## Begin Page excerpt
Library etiquette to keep us all sane during finals

As far as I’m concerned the University has something for everyone, and this idea extends to the library facilities it offers. However, it seems that there is always that one person in the McGregor Room with a cough, a tendency to chew rather loudly or a blissful ignorance to the fact that music really can travel beyond your own headphones.

The library really does bring out the worst in all of us. Never have so many raised eyebrows and rolled eyes and knowing looks of annoyance been flashed in one room without a fully-fledged fight breaking out. December is when all of this comes to a head. For those of us who tend to avoid the library like the plague until we really can resist no longer, I have compiled a guide explaining every person that you will find in the library, and how to make sure that this person is not you. 

The one with the cough

This is perhaps the most common of library offenders. We all feel sorry for you, we really do. In fact, we have all been there. The feeling as the cough slowly moves up your throat and you feel yourself getting redder and redder, trying to stop yourself from exploding into a fit of unstoppable coughing. I get it. However, if you are unfortunate enough to have developed a cough during finals season, please stay away from the concentrated peace of the library. Not only is this for the sake of those around you, but also helps you avoid being the object of pure and unadulterated loathing. The library turns people into their worst selves, and when you add a cougher into the mix, this is not a place where you want to be. Stay at home, buy some cough syrup and treat yourself to a day of working at home.

The noisy eater

You can hear it from a mile off, and you know what it means. The loud rustle of the white Bodo’s bag is as recognisable to all University students as the distinctive sound of opening a packet of chips. What comes next is worse — the chewing. You feel every crunch. You turn up the volume of your headphones in a desperate attempt to drown it out, but somehow, it still manages to reach you. Perhaps, if you have a real compulsion to eat a packet of chips, do everyone around you a favour and take a break from the studying.
## End Page excerpt
## Begin Supplied material
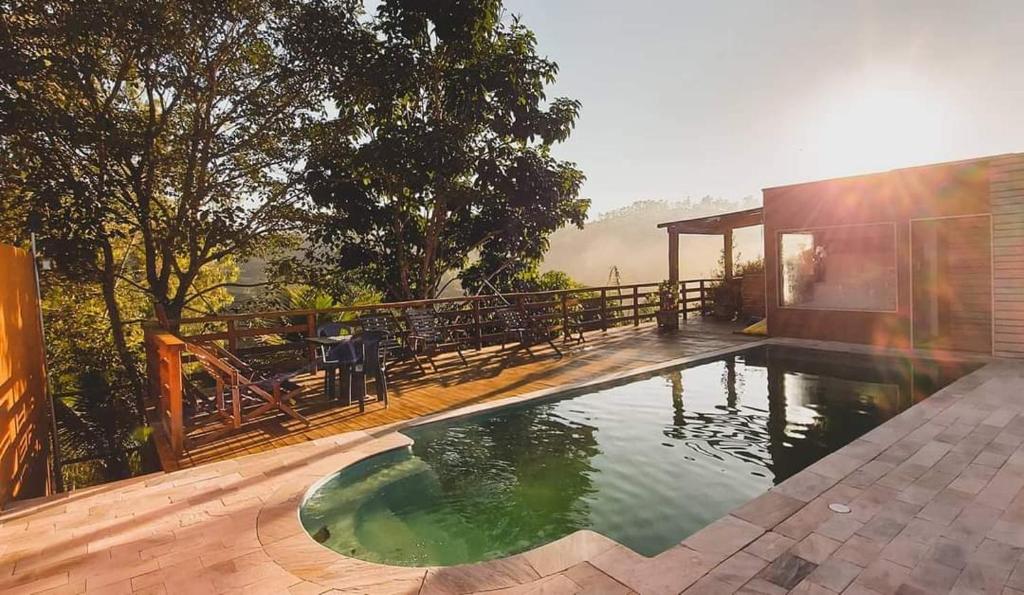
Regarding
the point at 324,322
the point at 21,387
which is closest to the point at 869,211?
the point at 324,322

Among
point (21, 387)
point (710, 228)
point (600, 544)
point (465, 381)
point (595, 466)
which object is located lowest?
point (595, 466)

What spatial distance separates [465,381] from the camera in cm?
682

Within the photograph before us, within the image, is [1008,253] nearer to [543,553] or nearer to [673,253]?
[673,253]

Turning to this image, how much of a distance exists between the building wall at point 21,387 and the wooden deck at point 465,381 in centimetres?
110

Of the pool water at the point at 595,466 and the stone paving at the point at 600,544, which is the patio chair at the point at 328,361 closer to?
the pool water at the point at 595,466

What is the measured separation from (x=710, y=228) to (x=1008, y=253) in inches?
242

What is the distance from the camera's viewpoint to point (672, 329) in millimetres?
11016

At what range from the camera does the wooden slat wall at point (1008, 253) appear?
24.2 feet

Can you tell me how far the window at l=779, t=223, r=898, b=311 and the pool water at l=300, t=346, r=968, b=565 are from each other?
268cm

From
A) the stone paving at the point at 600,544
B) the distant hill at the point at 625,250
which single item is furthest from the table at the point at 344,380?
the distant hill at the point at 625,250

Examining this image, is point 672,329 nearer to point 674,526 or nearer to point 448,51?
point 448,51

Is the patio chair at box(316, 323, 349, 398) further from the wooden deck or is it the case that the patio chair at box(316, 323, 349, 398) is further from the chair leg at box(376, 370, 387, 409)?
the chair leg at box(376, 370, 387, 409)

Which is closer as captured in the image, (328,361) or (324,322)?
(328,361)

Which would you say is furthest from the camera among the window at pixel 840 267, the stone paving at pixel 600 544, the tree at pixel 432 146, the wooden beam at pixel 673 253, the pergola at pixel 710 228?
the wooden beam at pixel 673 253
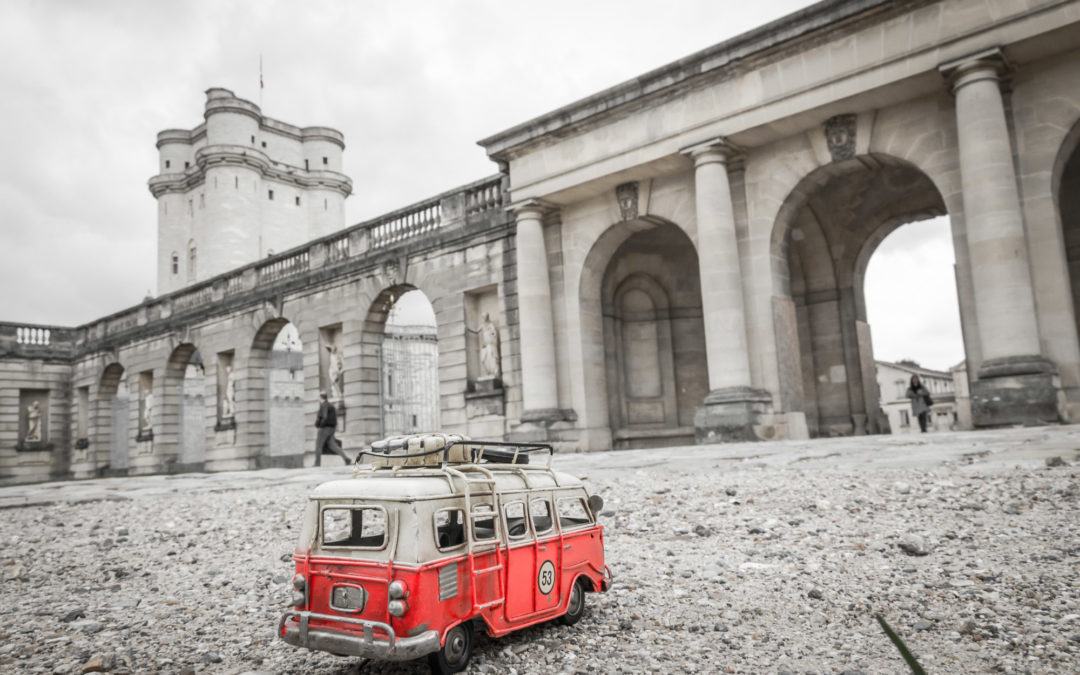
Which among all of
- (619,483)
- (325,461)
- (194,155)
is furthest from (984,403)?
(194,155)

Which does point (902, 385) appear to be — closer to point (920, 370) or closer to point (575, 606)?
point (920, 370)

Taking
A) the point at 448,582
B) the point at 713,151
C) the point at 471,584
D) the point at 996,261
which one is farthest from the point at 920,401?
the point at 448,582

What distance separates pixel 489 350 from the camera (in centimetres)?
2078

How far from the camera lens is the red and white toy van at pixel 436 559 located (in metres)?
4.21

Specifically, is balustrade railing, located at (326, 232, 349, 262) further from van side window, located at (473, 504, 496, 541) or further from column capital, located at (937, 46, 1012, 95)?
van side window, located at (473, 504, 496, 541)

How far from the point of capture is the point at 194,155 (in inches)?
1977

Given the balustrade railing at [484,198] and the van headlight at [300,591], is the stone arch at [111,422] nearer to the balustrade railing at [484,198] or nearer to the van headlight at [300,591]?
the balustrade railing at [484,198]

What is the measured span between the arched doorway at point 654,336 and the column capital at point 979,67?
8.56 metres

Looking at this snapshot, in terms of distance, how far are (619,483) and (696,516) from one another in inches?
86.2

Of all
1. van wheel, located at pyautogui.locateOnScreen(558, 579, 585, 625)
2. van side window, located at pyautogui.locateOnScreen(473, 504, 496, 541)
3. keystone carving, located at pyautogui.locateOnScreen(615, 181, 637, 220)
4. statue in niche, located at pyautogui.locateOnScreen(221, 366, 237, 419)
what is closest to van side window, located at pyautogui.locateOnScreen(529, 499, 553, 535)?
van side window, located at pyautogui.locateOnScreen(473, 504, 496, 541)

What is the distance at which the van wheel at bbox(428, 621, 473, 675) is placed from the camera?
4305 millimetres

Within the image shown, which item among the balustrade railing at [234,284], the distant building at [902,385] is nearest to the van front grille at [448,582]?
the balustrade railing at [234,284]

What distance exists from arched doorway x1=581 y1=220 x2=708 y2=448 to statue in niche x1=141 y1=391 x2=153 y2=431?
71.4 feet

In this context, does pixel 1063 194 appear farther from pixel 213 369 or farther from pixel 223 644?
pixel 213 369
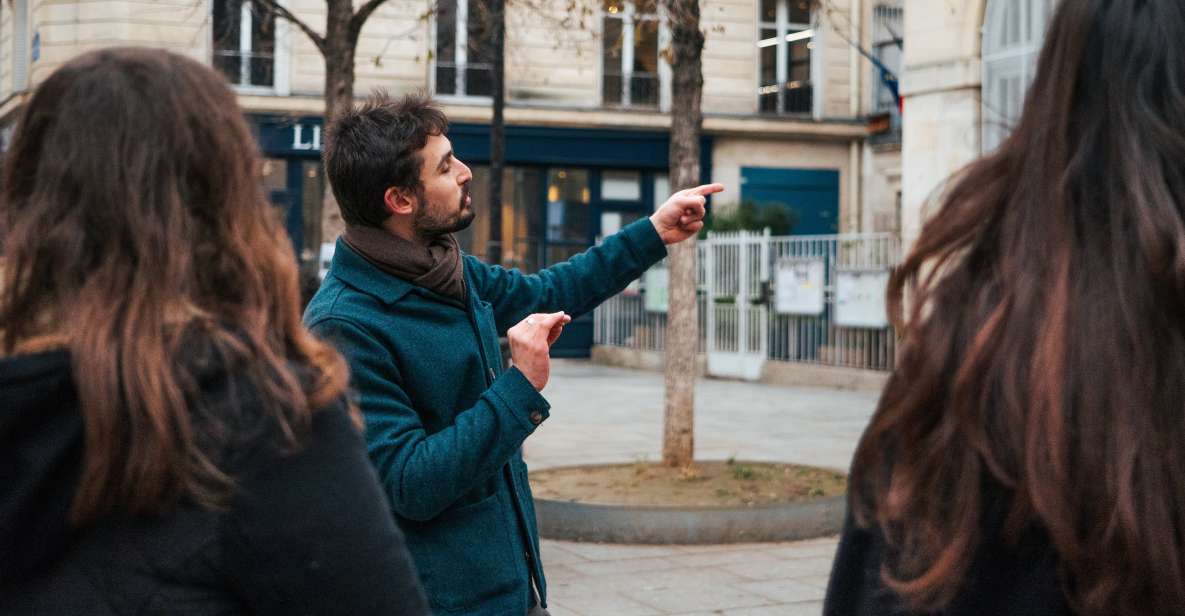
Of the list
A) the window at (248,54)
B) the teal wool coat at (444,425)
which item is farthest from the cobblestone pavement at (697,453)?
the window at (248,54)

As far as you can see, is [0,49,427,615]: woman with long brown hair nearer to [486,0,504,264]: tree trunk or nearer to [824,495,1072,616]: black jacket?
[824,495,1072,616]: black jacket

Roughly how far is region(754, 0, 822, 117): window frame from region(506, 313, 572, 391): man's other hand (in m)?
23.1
## End Supplied material
## Begin Supplied material
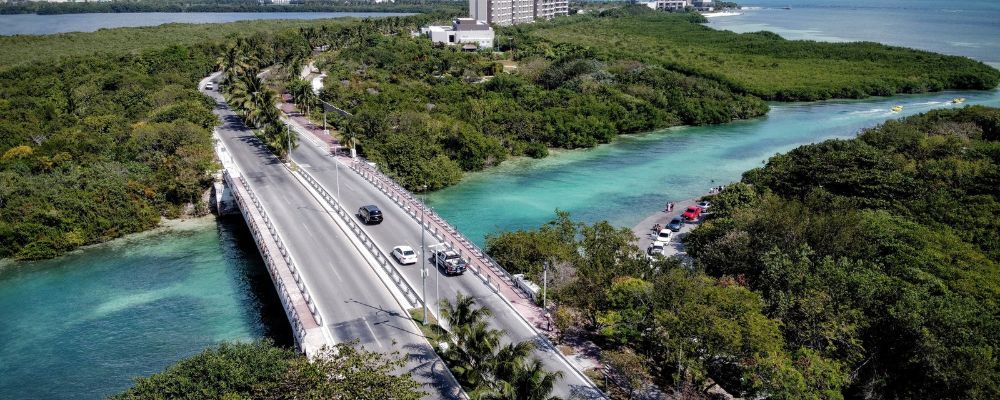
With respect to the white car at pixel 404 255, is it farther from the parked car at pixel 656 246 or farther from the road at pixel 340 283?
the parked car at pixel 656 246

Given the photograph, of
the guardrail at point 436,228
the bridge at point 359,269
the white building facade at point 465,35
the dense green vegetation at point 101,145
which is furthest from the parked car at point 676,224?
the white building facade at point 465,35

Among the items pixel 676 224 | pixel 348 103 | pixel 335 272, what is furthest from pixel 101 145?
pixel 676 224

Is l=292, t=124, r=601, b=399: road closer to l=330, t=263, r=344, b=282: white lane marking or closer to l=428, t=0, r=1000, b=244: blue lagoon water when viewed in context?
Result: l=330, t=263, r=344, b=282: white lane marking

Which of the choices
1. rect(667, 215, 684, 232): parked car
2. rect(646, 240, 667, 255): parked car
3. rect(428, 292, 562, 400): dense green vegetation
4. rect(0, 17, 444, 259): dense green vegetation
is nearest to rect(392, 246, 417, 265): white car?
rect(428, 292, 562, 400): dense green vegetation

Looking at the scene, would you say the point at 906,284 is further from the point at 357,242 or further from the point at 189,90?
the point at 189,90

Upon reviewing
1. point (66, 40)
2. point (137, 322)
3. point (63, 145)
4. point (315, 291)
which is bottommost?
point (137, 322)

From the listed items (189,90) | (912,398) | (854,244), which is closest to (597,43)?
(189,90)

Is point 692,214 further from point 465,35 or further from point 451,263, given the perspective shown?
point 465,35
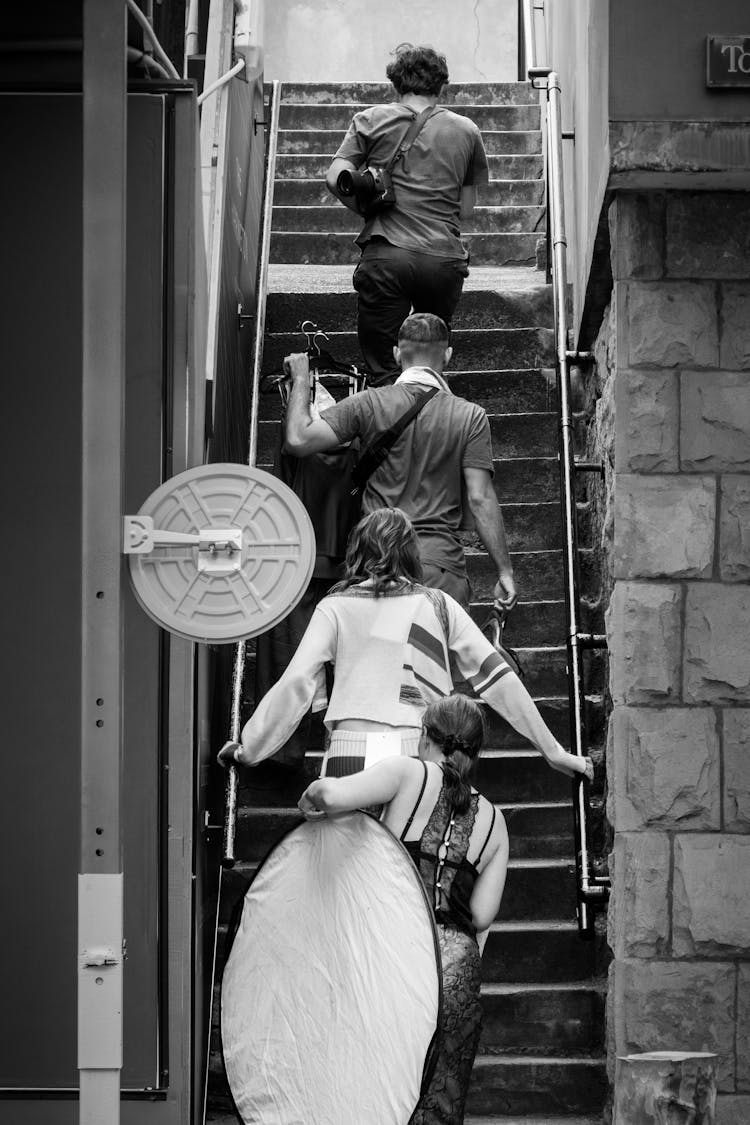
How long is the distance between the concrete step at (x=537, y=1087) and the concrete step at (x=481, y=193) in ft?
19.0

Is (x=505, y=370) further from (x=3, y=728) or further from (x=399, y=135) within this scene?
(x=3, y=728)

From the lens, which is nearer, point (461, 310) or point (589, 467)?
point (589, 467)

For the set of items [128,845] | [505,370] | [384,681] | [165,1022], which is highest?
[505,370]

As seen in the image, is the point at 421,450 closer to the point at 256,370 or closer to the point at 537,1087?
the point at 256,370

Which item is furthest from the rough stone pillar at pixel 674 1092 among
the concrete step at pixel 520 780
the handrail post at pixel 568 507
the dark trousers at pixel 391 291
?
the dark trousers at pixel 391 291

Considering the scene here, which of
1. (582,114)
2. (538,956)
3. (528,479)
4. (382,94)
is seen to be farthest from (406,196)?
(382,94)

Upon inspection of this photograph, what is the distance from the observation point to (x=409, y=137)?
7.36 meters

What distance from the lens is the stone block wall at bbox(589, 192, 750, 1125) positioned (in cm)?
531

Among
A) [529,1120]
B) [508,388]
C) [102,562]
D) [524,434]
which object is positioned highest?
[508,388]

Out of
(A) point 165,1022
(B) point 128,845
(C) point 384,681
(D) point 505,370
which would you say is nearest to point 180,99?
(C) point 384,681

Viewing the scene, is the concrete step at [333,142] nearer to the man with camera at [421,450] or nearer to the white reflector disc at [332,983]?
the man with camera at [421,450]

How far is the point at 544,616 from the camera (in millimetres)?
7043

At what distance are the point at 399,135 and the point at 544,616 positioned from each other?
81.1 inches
## End Supplied material
## Begin Supplied material
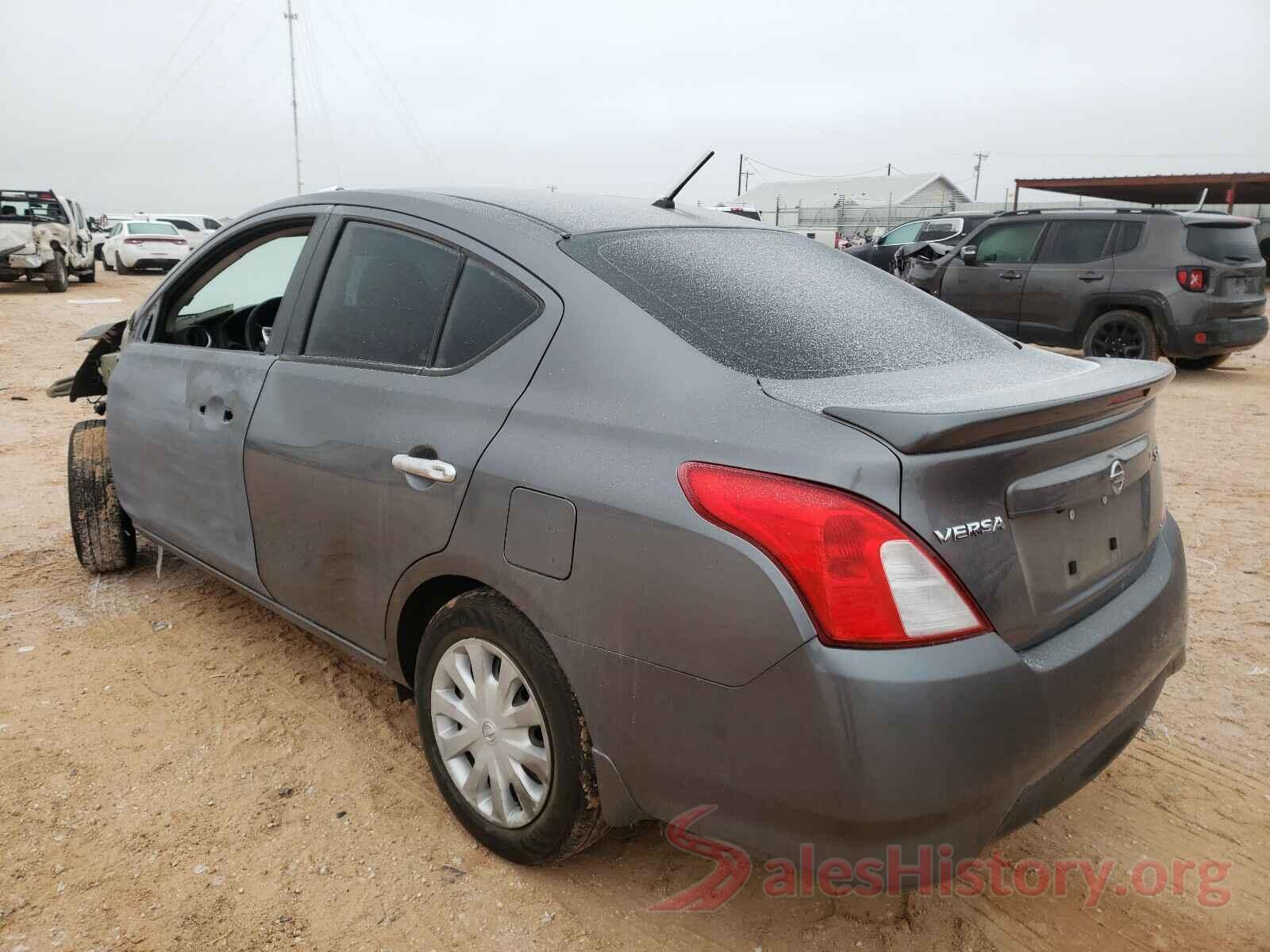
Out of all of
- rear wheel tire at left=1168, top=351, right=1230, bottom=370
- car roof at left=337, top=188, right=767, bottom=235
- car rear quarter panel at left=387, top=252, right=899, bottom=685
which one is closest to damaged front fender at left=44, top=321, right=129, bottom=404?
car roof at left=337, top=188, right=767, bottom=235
## End Supplied material
▶ **Tasks**:
a: Check each statement against the library etiquette piece and answer yes or no, quoting the deciding words: (i) The writer has put together a guide covering every person found in the library. (ii) The writer tells people who have a cough during finals season to keep working in the library. (iii) Turning up the volume of your headphones fully blocks out a noisy eater's chewing.
b: According to the library etiquette piece, why should someone with a cough during finals season stay away from the library? Answer in one to three sentences.
c: Carry on the library etiquette piece, starting after the tip about the noisy eater.

▶ **Answers to each task**:
a:
(i) Yes: "I have compiled a guide explaining every person that you will find in the library, and how to make sure that this person is not you."
(ii) No: "please stay away from the concentrated peace of the library."
(iii) No: "You turn up the volume of your headphones in a desperate attempt to drown it out, but somehow, it still manages to reach you."

b: Staying away is for the sake of the people around them. It also saves the person with the cough from being "the object of pure and unadulterated loathing," because the library turns people into their worst selves.

c:
The couple

First, congratulations. Not only have you managed to find a boyfriend or girlfriend, but you also like them enough to want to study next to them. Or on their lap. Or while you hold hands. As weird as it may be to consider, not everyone wants to see this. If you simply are glued together, then you may want to consider your placement. After all, if love is blind, Sheetz will do just as well as Alderman.

The one whose music is far too loud

Newsflash — music travels beyond your headphones. I know, mind blowing! In fact, the music that seems to travel most successfully beyond your own headphones and into the ears of everybody else on your table is, in my experience, the most intolerable music you can think of. If you want to listen to heavy drum and bass while you work, no one will judge you. But when your music taste starts to interfere with the Ed Sheeran in your neighbor’s ears, there’s a problem.

The procrastinator

We all know one. “I’ve had THE longest day at the library,” they say, and you nod sympathetically, wondering how they have possibly managed to make it through a whole day of scrolling through their Facebook News Feed and doing their Christmas shopping. You can see them across the room watching their film, messaging their friends and checking their Instagram for what must be the millionth time that day. All I can wonder, though, is why? Why are you here?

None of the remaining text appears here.